Work to be completed ▸
Find each line in the rows below that contains the word "furthest", and copy those lines.

(Data listing)
++++++
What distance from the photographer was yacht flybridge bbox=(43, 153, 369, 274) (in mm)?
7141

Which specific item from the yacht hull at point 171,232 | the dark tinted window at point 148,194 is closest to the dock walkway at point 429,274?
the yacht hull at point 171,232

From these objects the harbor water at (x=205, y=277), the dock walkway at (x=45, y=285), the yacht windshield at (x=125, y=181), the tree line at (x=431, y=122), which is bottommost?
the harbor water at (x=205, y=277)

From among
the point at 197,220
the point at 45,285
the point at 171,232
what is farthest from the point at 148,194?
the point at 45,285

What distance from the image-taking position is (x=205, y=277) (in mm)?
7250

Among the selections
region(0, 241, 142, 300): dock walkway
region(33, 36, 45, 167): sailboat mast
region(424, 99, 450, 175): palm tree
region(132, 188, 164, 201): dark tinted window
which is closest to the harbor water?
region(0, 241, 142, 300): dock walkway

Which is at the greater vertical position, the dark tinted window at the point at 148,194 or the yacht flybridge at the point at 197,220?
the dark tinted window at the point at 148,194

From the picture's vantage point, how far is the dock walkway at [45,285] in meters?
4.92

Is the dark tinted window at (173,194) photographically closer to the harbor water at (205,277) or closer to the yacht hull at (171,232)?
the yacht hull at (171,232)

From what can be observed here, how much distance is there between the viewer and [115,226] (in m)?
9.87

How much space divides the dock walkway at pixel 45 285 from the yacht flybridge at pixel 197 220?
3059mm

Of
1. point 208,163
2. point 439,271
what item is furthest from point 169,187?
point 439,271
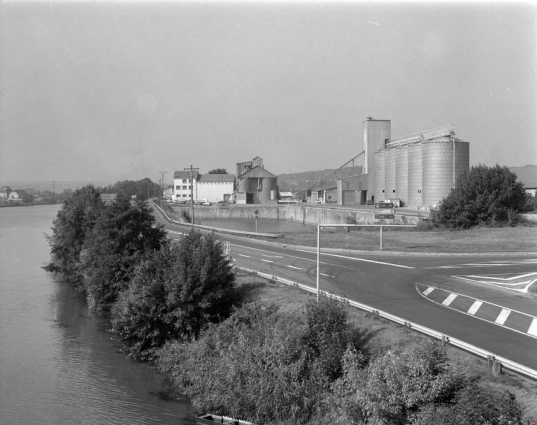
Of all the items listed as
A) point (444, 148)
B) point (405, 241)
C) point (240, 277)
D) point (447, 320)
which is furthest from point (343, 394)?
++++++
Complete answer ▸
what item is furthest from point 169,187?
which is furthest from point (343, 394)?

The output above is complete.